Rosenbaum, J. and J Pearl (2009). Investment Banking: Valuation, Leveraged Buyouts and Mergers and
Acquisitions, New York: Wiley-Finance. Part Two.
deSevigny, A. and O. Renault (2005). Standard and Poor’s Guide to Measuring Credit Risk, New York:
Standard and Poor’s.

Part 3: Mergers and Acquisitions
At this point, your group should be very familiar with your company and what drives its success. It is
now time to consider a possible restructuring. The restructuring may be either from the sell-side, such
assets sales, a carve-out/spin-off, or from the buy-side, such a take-over of or merger with another listed
company. Your group must decide the best course of action given the facts you possess. By necessity,
the group’s view must be speculative, since there is no deal in-play.
 Outline the objectives for the M & A transaction identified by your group.
 Determine the buyer or seller universe (i.e., the potential counterparties to the
transaction). Possible criteria include:
1. Strategic fit and synergies
2. Financial capacity
3. Effects on demand or supply chain
4. Market position and regulatory concerns
 Revisit your valuation and re-assess it from a buyer’s or merger partner’s perspective.
Answer: What is in the deal for them?

 

 

 Understand and comment on the impact on each stakeholder in the transaction.
Regulators are implicit counterparties, so you much evaluate the effects of regulation on
the proposal.
 Determine your approach to the counterparties in the transaction. This will include
answering questions such as:
1. What method of sale should be used; for example auction or book build?
2. Should a hostile or friendly approach be used in a merger or takeover
3. If doing a takeover, should it be by bid or scheme of arrangement?
 Prepare a suggested financing package for the transaction.
1. How are assets to be sold? Is this an all cash deal or is financing provided?
2. What are the terms of the carve-out/spin-off? What inducements does the
parent company offer, if any?
3. Is the merger by cash, shares or is it a mixed deal? What are the dilution effects
of the deal?

 Prepare a teaser document for the document for the transaction. This one or two page
document should include a company overview, investment highlights and summary
financial information.
 In the end, should the company execute your group’s strategy?

Assessment Criteria:
You will be assessed on the basis of your prepared document and your final presentation. The
assessment will be subjective so it is appropriate that you have guidelines concerning what I am looking
for. These are given below:
Document
 Completeness and clarity
 Understanding the value drivers and potential risks for the company
 Assessment and explanation of the fair value for the company:
o Appropriate assumptions, both financial and non-financial
o Reasonableness of projections
o Justification of assumptions and calculations
o Explanations of methodologies and deviations from established norms.
 Understanding and explanation of the potential risks of additional corporate leverage to the lender
of the new or subordinated debt.
 Explanation of the projects of the financial data for credit analysis
o Appropriate assumptions
o Reasonableness of projections
o Justification of assumptions and calculations
 Use and explanation of other credit risk methods.
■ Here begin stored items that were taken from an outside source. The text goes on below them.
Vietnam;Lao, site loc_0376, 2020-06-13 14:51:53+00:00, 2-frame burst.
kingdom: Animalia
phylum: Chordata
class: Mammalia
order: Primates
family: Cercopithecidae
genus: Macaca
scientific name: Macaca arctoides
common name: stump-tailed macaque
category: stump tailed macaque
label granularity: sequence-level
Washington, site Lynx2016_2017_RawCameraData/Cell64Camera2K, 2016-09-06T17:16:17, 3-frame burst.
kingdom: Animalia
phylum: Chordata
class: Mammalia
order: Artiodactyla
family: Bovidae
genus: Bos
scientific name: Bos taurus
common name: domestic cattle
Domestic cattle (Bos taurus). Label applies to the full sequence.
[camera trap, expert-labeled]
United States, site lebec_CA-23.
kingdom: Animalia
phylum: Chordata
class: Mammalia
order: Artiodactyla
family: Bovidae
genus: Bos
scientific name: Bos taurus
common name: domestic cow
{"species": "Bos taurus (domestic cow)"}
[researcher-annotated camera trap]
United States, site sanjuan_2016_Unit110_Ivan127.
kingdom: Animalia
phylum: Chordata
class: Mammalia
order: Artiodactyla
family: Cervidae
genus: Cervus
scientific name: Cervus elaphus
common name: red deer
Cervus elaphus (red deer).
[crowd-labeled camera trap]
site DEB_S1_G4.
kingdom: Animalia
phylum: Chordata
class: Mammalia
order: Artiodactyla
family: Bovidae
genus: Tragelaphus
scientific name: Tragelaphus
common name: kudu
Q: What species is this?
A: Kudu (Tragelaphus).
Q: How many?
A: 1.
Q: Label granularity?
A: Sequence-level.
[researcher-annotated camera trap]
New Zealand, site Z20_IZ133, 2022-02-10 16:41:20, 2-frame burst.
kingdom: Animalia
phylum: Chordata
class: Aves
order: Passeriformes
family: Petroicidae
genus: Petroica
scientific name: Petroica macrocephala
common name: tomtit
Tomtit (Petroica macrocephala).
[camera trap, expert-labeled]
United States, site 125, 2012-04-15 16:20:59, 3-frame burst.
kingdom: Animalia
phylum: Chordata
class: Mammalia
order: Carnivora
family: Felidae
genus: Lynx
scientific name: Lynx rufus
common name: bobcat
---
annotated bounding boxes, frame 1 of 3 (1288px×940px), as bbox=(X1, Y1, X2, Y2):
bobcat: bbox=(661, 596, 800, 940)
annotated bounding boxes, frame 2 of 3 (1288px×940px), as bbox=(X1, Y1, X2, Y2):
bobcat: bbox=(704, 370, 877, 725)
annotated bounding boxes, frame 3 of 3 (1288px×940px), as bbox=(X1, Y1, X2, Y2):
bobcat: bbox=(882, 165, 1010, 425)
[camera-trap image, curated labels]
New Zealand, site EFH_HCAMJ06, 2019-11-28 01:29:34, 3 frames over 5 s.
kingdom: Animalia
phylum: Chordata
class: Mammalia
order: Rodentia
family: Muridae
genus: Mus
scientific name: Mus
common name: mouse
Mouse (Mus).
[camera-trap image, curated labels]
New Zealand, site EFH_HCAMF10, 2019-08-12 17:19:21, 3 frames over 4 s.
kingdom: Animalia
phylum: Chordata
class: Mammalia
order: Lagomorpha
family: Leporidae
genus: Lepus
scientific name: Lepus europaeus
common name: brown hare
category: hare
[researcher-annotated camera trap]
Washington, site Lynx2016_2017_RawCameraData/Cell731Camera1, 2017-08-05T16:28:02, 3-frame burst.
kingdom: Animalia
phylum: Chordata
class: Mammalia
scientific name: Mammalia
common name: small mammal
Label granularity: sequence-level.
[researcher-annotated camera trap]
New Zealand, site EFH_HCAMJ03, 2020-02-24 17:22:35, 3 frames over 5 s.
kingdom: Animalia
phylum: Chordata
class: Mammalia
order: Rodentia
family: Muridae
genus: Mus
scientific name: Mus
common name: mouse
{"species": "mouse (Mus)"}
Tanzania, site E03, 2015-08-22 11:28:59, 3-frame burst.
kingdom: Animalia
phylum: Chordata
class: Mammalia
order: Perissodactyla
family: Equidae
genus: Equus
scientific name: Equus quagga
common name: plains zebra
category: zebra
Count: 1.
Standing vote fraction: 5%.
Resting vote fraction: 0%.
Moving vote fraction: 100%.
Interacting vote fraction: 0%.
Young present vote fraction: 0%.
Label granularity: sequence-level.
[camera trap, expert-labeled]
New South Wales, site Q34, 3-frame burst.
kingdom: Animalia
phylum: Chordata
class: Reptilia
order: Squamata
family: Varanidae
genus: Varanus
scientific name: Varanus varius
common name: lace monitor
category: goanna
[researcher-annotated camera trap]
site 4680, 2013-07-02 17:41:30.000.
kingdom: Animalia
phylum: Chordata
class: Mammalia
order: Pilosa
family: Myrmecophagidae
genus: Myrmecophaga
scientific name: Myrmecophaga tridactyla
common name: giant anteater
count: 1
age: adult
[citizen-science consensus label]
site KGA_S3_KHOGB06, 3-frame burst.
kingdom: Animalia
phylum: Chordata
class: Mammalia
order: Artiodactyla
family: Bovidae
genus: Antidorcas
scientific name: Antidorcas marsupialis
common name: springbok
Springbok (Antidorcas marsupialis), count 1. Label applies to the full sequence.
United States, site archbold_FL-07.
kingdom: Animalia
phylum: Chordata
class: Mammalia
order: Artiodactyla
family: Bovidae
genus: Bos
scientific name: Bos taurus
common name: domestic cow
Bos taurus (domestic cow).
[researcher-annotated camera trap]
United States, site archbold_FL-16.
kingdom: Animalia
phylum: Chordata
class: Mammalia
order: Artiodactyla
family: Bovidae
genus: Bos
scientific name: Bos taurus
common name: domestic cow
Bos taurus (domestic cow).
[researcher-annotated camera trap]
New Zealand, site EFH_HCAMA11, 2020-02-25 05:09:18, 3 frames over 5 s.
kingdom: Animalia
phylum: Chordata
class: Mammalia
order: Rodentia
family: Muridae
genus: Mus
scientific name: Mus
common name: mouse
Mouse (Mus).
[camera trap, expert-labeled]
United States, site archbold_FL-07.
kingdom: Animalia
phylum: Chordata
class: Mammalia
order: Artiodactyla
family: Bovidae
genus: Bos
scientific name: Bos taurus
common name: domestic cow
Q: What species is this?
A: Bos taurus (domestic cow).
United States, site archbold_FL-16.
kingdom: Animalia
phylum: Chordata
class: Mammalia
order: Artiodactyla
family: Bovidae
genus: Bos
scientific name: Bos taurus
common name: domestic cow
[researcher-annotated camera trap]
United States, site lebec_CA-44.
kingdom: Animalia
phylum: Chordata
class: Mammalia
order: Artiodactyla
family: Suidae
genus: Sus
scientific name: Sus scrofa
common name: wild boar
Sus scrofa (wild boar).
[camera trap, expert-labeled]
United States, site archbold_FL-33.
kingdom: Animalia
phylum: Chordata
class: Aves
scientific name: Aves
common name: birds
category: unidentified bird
 Assessment and explanation of funding decision
 Understanding and explaining the rationale of the M&A process and strategy
 Understanding the impact on each stakeholder in the transaction
 Analysis and explanation of the transaction strategy.
 Understanding and explanation of the issues surrounding the transaction, including but not limited
to regulatory issues and issues with possible interlopers.
 Ability to make and justify a final transaction recommendation. Should the firm go with your idea or
not?
Note: Your finance must be correct. Financial errors will be penalized in all sections of the report.
Presentations:
 Clear and compelling delivery using the an appropriate presentation style
 Developing a clear narrative or story that leads to a final set of recommendations.
 Conciseness: Gets to the point and is not overly verbose.
 Effective use of media, in particular Powerpoint. This does not mean flashy transitions and
animation! The media you use must assist your story, not supplant it.
 Clarity over final recommendations and forceful advocacy of them.